• Requirement
Reproduce each of the records below verbatim, with no changes to wording, numbers, or punctuation.
──────── Provided records
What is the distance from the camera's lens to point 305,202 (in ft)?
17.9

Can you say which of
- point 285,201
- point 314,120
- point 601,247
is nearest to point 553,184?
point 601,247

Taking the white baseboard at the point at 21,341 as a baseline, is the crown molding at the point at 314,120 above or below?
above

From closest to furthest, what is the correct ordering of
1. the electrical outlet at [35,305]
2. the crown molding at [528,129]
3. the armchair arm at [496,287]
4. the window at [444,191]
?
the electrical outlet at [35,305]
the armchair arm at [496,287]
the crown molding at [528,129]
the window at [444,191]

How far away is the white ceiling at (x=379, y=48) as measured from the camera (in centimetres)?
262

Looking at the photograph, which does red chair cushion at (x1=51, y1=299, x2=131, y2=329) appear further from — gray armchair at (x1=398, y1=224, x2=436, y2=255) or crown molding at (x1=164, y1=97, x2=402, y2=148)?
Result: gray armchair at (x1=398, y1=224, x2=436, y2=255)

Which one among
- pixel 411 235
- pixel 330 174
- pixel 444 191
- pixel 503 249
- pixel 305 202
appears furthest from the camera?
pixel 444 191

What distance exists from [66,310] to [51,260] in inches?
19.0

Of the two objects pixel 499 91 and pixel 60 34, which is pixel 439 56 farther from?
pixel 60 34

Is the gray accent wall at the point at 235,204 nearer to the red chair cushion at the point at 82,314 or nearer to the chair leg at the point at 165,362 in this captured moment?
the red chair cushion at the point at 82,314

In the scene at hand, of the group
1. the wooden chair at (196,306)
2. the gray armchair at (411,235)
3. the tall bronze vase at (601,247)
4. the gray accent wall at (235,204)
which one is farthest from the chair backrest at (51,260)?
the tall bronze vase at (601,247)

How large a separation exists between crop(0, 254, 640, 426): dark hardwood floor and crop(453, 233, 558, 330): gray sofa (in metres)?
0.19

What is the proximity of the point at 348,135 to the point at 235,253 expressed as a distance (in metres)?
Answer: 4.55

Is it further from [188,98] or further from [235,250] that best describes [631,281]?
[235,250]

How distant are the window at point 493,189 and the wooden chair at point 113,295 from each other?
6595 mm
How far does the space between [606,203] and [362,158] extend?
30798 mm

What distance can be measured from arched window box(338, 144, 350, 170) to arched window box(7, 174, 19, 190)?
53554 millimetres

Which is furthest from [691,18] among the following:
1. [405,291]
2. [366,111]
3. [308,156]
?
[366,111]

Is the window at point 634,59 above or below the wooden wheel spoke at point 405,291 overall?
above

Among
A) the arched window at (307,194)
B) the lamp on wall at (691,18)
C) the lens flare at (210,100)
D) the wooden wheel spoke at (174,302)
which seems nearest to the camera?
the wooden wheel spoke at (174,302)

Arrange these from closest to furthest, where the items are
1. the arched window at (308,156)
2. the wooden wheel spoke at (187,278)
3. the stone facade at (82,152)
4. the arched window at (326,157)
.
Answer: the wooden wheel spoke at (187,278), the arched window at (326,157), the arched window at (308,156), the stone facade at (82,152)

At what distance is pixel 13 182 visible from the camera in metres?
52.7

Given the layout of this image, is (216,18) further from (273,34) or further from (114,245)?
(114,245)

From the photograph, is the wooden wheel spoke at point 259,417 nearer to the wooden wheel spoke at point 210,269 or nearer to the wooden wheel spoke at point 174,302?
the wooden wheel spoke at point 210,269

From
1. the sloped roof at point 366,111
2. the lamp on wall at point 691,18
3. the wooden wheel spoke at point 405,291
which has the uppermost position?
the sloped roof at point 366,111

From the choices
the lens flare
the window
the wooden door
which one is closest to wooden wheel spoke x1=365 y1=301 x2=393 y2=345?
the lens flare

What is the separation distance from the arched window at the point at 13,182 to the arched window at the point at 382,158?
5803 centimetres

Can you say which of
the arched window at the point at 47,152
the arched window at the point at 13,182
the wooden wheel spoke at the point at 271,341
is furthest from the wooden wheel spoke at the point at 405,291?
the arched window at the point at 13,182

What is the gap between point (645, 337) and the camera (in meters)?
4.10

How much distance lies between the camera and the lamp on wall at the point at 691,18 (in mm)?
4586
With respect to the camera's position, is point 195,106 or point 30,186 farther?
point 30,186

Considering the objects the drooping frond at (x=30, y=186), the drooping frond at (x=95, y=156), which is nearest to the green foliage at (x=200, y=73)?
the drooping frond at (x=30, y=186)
────────────────
• Answer in full
What is the distance from the camera's lens to point 305,202 (in ft)?
17.9

Can you say which of
- point 285,201
- point 314,120
- point 601,247
is nearest to point 553,184?
point 601,247

Taking the white baseboard at the point at 21,341 as a baseline, is the crown molding at the point at 314,120 above or below?
above

From closest to furthest, what is the correct ordering of
1. the electrical outlet at [35,305]
2. the crown molding at [528,129]
3. the armchair arm at [496,287]
4. the window at [444,191]
?
the electrical outlet at [35,305]
the armchair arm at [496,287]
the crown molding at [528,129]
the window at [444,191]

How far away is the white ceiling at (x=379, y=48) as measured from the camera (in centimetres)?
262

Looking at the photograph, which does red chair cushion at (x1=51, y1=299, x2=131, y2=329) appear further from — gray armchair at (x1=398, y1=224, x2=436, y2=255) or crown molding at (x1=164, y1=97, x2=402, y2=148)?
Result: gray armchair at (x1=398, y1=224, x2=436, y2=255)

Which one among
- pixel 411 235
- pixel 330 174
- pixel 444 191
- pixel 503 249
- pixel 305 202
appears furthest from the camera?
pixel 444 191

What distance exists from [66,310] to [51,260] in inches?
19.0

Of the two objects pixel 499 91 and pixel 60 34, which is pixel 439 56 farther from?
pixel 60 34

Is the gray accent wall at the point at 235,204 nearer to the red chair cushion at the point at 82,314 or nearer to the chair leg at the point at 165,362 in this captured moment?
the red chair cushion at the point at 82,314

In the scene at hand, of the group
1. the wooden chair at (196,306)
2. the gray armchair at (411,235)
3. the tall bronze vase at (601,247)
4. the gray accent wall at (235,204)
which one is farthest from the chair backrest at (51,260)?
the tall bronze vase at (601,247)

How large a separation exists between crop(0, 254, 640, 426): dark hardwood floor and crop(453, 233, 558, 330): gray sofa (in metres)?
0.19

What is the proximity of the point at 348,135 to the point at 235,253 expressed as a distance (in metres)?
Answer: 4.55

Is it further from [188,98] or further from [235,250] that best describes [631,281]?
[235,250]

How distant are the window at point 493,189 and the wooden chair at point 113,295 from each other?
6595 mm
How far does the space between [606,203] and [362,158] extend?
30798 mm

What distance can be measured from arched window box(338, 144, 350, 170) to arched window box(7, 174, 19, 190)?
53554 millimetres

Which is furthest from [691,18] among the following:
1. [405,291]
2. [366,111]
3. [308,156]
?
[366,111]

Is the window at point 634,59 above or below the wooden wheel spoke at point 405,291 overall?
above

Among
A) the arched window at (307,194)
B) the lamp on wall at (691,18)
C) the lens flare at (210,100)
D) the wooden wheel spoke at (174,302)
which seems nearest to the camera?
the wooden wheel spoke at (174,302)

Arrange these from closest to furthest, where the items are
1. the arched window at (308,156)
2. the wooden wheel spoke at (187,278)
3. the stone facade at (82,152)
4. the arched window at (326,157)
.
Answer: the wooden wheel spoke at (187,278), the arched window at (326,157), the arched window at (308,156), the stone facade at (82,152)

At what distance is pixel 13 182 visible from the camera in metres?
52.7

Given the layout of this image, is (216,18) further from (273,34) or further from (114,245)?
(114,245)

From the photograph, is the wooden wheel spoke at point 259,417 nearer to the wooden wheel spoke at point 210,269 or nearer to the wooden wheel spoke at point 174,302?
the wooden wheel spoke at point 210,269

From
1. the sloped roof at point 366,111
2. the lamp on wall at point 691,18
3. the wooden wheel spoke at point 405,291
which has the uppermost position?
the sloped roof at point 366,111

From the choices
the lens flare
the window
the wooden door
which one is closest to wooden wheel spoke x1=365 y1=301 x2=393 y2=345?
the lens flare

What is the separation distance from the arched window at the point at 13,182 to the arched window at the point at 382,158?
5803 centimetres

Can you say which of
the arched window at the point at 47,152
the arched window at the point at 13,182
the wooden wheel spoke at the point at 271,341
is furthest from the wooden wheel spoke at the point at 405,291?
the arched window at the point at 13,182

What is the gap between point (645, 337) and the camera (in meters)?
4.10

How much distance lies between the camera and the lamp on wall at the point at 691,18 (in mm)?
4586
With respect to the camera's position, is point 195,106 or point 30,186 farther?
point 30,186

Considering the objects the drooping frond at (x=30, y=186), the drooping frond at (x=95, y=156), which is nearest to the green foliage at (x=200, y=73)?
the drooping frond at (x=30, y=186)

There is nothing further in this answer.